[Teks Bacaan]

Sejalan dengan hal tersebut, DPRD Trenggalek Doding Rahmadi berharap aparat hukum segera melakukan pengusutan hingga tuntas.
"Harapannya ya harus diproses secepatnya, karena ini adalah salah satu permasalahan di masyarakat dan bisa menimbulkan konflik di masyarakat. Kami berharap penegak hukum untuk bergerak. Saya yakin penegak hukum akan bergerak," kata Doding Rahmadi, Minggu (28/9/2024).
Menurutnya tindak asusila tersebut mampu mencoreng lembaga yang seharusnya jadi tempat belajar agama justru dikotori oleh oknum-oknum tidak bertanggung jawab.
"Kami sangat prihatin atas kejadian-kejadian tersebut. Ya karena ini di dunia pendidikan, di dunia pesantren. Kami benar-benar berharap kepada masyarakat untuk mencegah hal-hal tersebut tidak terulang lagi," imbuhnya.
Doding menambahkan bahwa kasus tersebut harus mendapatkan penanganan serius lantaran sudah berulang kali terjadi.
"Dari pemerintah Kabupaten, dari dinas perlindungan perempuan dan anak juga akan maksimal mungkin untuk terjun memberi edukasi ke masyarakat dan sebagainya agar hal-hal tersebut tidak terjadi lagi," jelasnya.
Kuasa hukum korban menjelaskan bahwa satu-satunya harapan yakni penuntasan perkara tersebut. Menurutnya sampai sekarang belum ada hasil dari laporan kliennya lantaran pelaku belum ditetapkan sebagai tersangka.
"Ada korban itu ya memang tugas polisi harus menyelesaikan, kalau itu tidak tuntas ya jadi PR dan tanggung jawab polisi selamanya. Ya ini harus dituntaskan. Ya sama kalau ada pembunuhan, ada korbannya ya pasti ada pelakunya, nah polisi dibiayai negara salah satunya ya untuk itu," kata Haris Yudianto selaku kuasa hukum korban.

[/Teks Bacaan]

● Soal Latihan:
(a) Rangkumlah teks bacaan dalam dua kalimat.
(b) Berdasarkan teks bacaan, jelaskan dalam satu kalimat alasan Doding Rahmadi menilai kasus tersebut harus mendapat penanganan serius.
(c) Ubahlah paragraf dalam teks bacaan yang diawali "Kuasa hukum korban menjelaskan" menjadi daftar poin singkat tanpa menghilangkan fakta utamanya.

[Bahan Kajian]

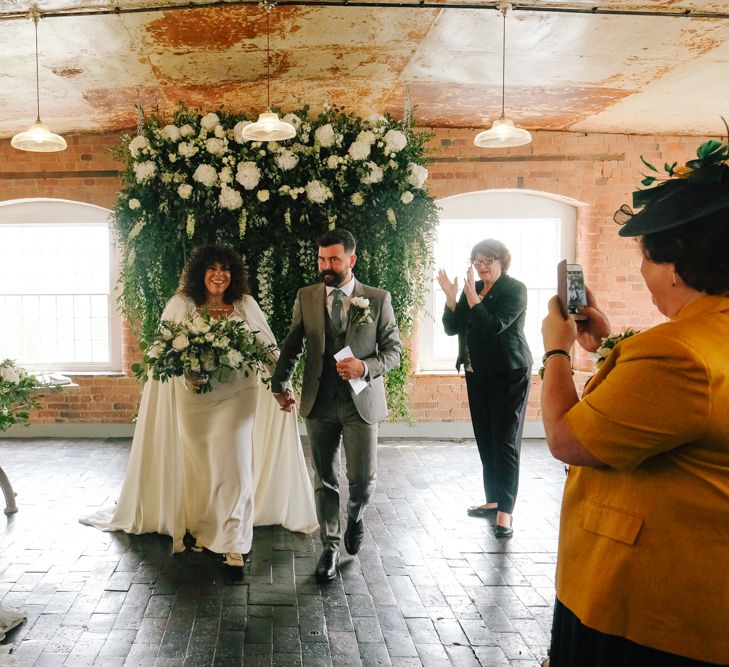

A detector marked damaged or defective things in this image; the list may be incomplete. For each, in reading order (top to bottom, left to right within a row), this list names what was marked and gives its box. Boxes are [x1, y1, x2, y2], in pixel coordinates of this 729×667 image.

peeling painted ceiling [1, 0, 728, 138]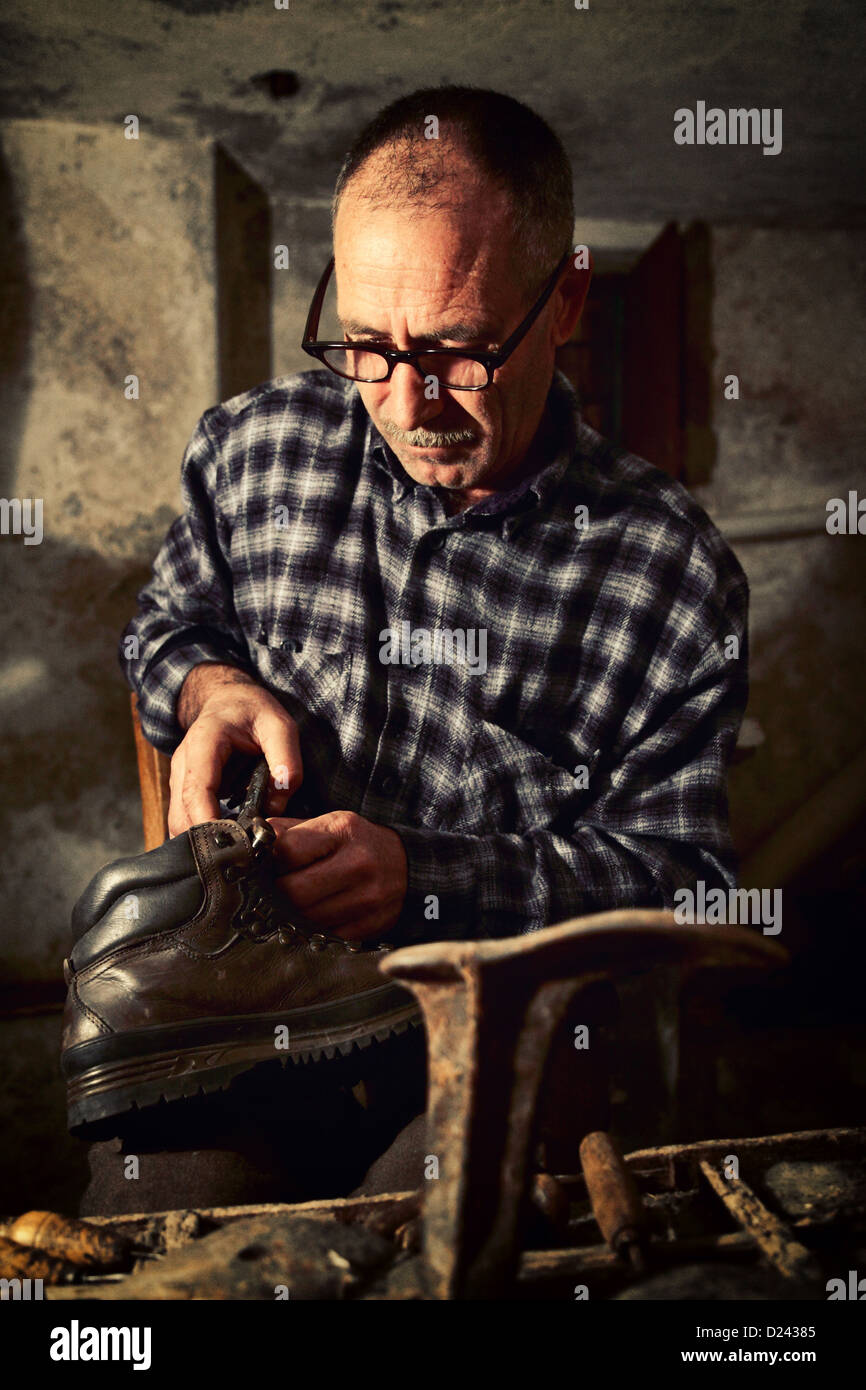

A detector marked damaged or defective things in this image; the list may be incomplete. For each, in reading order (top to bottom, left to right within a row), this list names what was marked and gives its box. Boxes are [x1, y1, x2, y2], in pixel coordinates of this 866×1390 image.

rusty metal tool [383, 906, 789, 1295]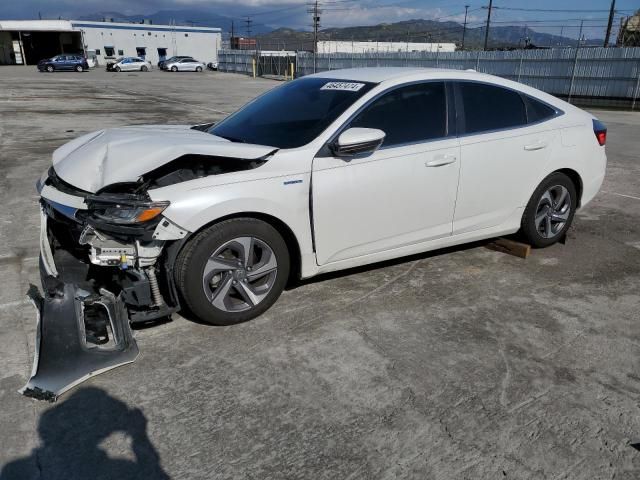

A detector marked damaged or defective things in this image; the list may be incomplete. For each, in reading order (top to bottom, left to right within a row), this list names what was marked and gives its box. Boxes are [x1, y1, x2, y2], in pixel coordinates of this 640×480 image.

crumpled hood [51, 125, 276, 193]
broken headlight [86, 195, 170, 225]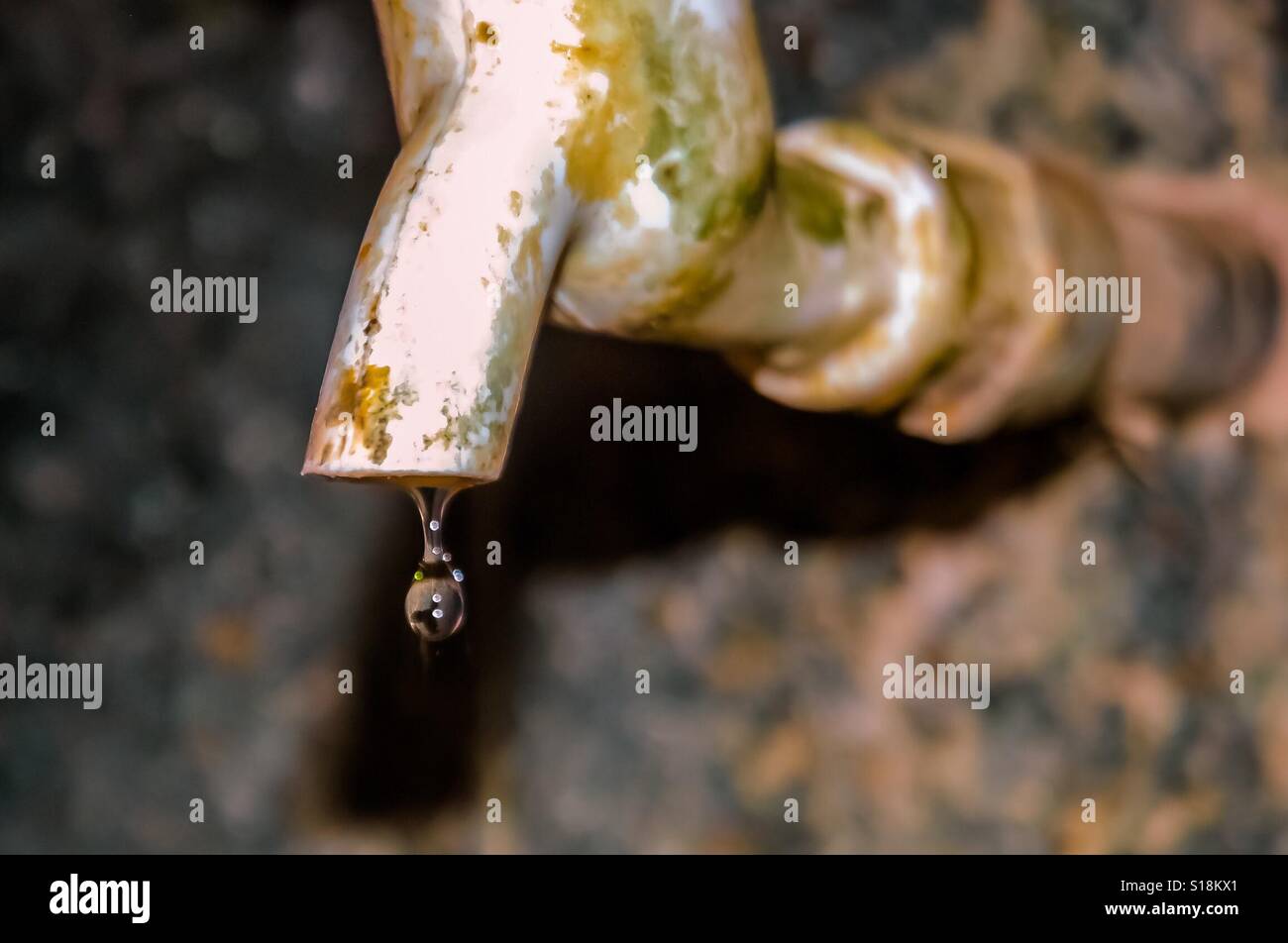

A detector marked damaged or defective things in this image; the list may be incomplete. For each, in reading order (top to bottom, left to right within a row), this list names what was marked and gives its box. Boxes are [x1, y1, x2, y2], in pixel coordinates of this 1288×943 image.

corroded metal faucet [303, 0, 1284, 485]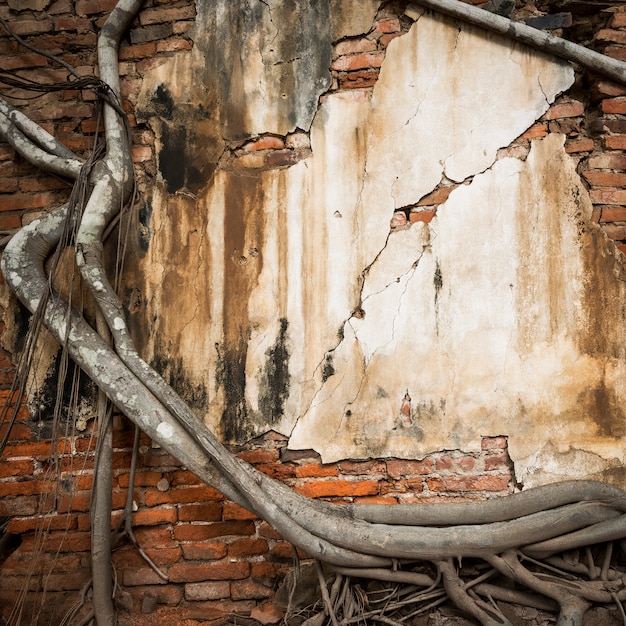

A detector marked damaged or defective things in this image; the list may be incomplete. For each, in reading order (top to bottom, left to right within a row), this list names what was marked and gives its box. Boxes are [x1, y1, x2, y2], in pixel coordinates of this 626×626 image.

cracked wall [124, 3, 624, 482]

[/Bahan Kajian]

● Hasil Latihan:
(a) Doding Rahmadi dari DPRD Trenggalek berharap aparat hukum segera mengusut tuntas kasus tindak asusila di lingkungan pesantren karena kasus itu dapat menimbulkan konflik di masyarakat dan sudah berulang kali terjadi. Kuasa hukum korban, Haris Yudianto, menyatakan bahwa satu-satunya harapan adalah penuntasan perkara, sebab hingga kini pelaku belum ditetapkan sebagai tersangka.

(b) Doding Rahmadi menilai kasus tersebut harus mendapat penanganan serius karena kasus itu sudah berulang kali terjadi.

(c)
- Satu-satunya harapan kuasa hukum korban adalah penuntasan perkara.
- Hingga kini laporan korban belum membuahkan hasil.
- Penyebabnya, pelaku belum ditetapkan sebagai tersangka.